Thursday, July 30, 2009

Constructing Folksonomies from User-Specified Relations on Flickr

Constructing Folksonomies from User-Specified Relations on Flickr is a simple paper for merging different user generated hierarchies on Flicker. A single user generated hierarchy is seen as a node. Two nodes can be merged when they support is above the null hyphotesis.

Wednesday, July 29, 2009

Tuesday, July 28, 2009

A Class-Feature-Centroid Classifier for Text Categorization

A Class-Feature-Centroid Classifier for Text Categorization is a nice paper where a simple variant of TFxIDF like weighting is used to classify text. I like the paper. It shows how simple ideas can be very effective even compared to start-of-the-art solutions like SVM.

Sunday, July 26, 2009

A Game Based Approach to Assign Geographical Relevance to Web Images

A Game Based Approach to Assign Geographical Relevance to Web Images is a paper presenting a simple game where players collaborate to assign geographical tags to images.

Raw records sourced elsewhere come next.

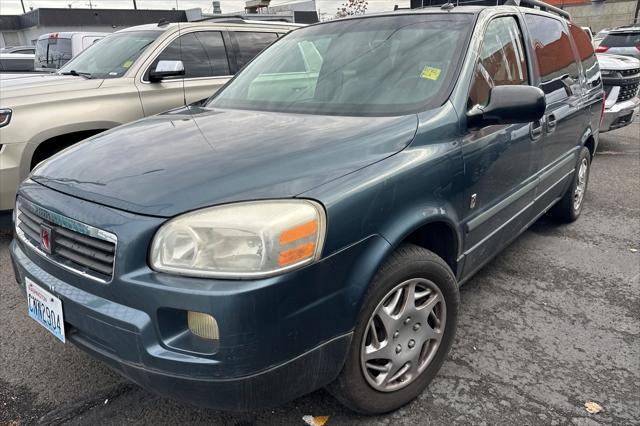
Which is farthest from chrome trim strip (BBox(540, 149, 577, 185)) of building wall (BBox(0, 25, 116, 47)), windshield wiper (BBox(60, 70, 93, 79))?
building wall (BBox(0, 25, 116, 47))

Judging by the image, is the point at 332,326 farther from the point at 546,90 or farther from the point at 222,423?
the point at 546,90

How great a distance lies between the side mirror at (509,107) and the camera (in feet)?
7.48

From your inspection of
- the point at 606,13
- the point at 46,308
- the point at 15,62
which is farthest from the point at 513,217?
the point at 606,13

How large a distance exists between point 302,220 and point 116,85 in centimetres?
344

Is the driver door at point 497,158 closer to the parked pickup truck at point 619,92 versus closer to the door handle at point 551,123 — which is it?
the door handle at point 551,123

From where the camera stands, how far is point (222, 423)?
210cm

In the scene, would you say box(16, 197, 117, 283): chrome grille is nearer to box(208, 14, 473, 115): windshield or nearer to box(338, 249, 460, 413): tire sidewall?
box(338, 249, 460, 413): tire sidewall

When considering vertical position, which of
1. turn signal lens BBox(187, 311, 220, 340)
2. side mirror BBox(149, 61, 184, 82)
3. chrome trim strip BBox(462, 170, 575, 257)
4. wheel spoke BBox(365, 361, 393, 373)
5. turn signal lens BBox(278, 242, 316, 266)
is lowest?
wheel spoke BBox(365, 361, 393, 373)

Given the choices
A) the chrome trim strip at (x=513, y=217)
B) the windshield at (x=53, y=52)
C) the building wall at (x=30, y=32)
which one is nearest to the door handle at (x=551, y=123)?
the chrome trim strip at (x=513, y=217)

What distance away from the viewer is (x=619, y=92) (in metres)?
6.67

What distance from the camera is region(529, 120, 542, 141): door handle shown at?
9.62 ft

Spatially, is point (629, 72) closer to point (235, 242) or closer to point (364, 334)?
point (364, 334)

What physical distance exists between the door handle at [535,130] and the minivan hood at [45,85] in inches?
139

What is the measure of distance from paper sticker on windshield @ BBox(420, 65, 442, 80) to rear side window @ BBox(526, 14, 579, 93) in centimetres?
116
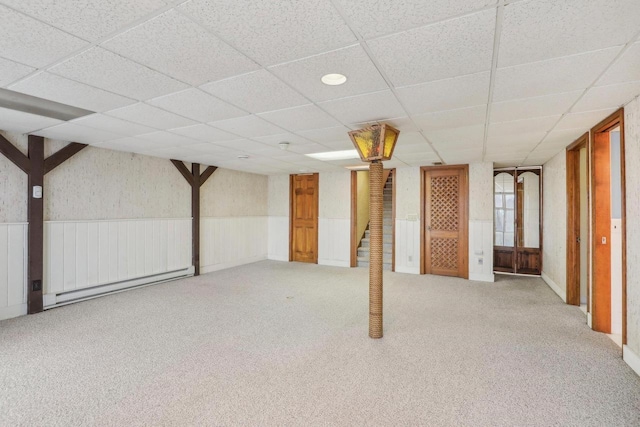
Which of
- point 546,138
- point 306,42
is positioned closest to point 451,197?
point 546,138

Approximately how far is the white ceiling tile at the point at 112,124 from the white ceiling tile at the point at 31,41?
118cm

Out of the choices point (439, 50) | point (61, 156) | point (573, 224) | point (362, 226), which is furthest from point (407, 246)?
point (61, 156)

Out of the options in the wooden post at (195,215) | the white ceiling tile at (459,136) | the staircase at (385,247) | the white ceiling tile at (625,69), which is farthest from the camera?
the staircase at (385,247)

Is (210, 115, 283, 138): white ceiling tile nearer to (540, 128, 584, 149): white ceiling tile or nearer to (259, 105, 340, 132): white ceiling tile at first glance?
(259, 105, 340, 132): white ceiling tile

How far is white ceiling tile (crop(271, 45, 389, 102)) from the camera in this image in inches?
72.2

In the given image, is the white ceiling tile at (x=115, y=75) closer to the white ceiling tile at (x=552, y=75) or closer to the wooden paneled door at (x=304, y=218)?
the white ceiling tile at (x=552, y=75)

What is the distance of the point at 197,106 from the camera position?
106 inches

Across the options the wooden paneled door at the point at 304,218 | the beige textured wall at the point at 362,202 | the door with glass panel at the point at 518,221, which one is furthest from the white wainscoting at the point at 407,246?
the wooden paneled door at the point at 304,218

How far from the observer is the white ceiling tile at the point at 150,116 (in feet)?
9.13

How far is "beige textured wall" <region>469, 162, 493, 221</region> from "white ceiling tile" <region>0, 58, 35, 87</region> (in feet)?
20.1

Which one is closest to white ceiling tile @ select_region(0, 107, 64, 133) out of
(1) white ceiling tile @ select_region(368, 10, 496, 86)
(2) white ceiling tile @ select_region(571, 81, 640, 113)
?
(1) white ceiling tile @ select_region(368, 10, 496, 86)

Funny reading, indeed .. but can you make it a product?

Friday, July 24, 2009

StatSnowball: a Statistical Approach to Extracting Entity Relationships

Can you extract relations among entities on Web scale? This is a very hard problem to address. For instance these days "Neil Armostrong" is related to "Buzz Aldrin" and to "Apollo". This is an easy one, but he is also related to "Barack Obama" and that is a bit more difficult since it depends on this particular instant of time.



A common approach is to provide a set of NPL rules and learn (1) what are the entities (2) what are the relations among the entities.

The paper "StatSnowball: a Statistical Approach to Extracting Entity Relationships" introduces an interesting methodology where new rules can be derived from a small set of examples. In order to achieve this goal, a bootstrapping techniques is adopted as in the figure.

Thursday, July 23, 2009

Learning to Recognize Reliable Users and Content in Social Media with Coupled Mutual Reinforcement

Learning to Recognize Reliable Users and Content in Social Media with Coupled Mutual Reinforcement is a paper about learning the importance of user generated answer in Yahoo! Answer community. They leverage the multual benefits between users, questions and answer and use a logistic regression to learn the optimal weights. Pretty good paper, indeed!

Wednesday, July 22, 2009

Delta and Gamma encoding: a great paper from Yahoo

Web index compression is one of the most interesting research field. I stressed the similarity with traditional bandwidth reduction in the past.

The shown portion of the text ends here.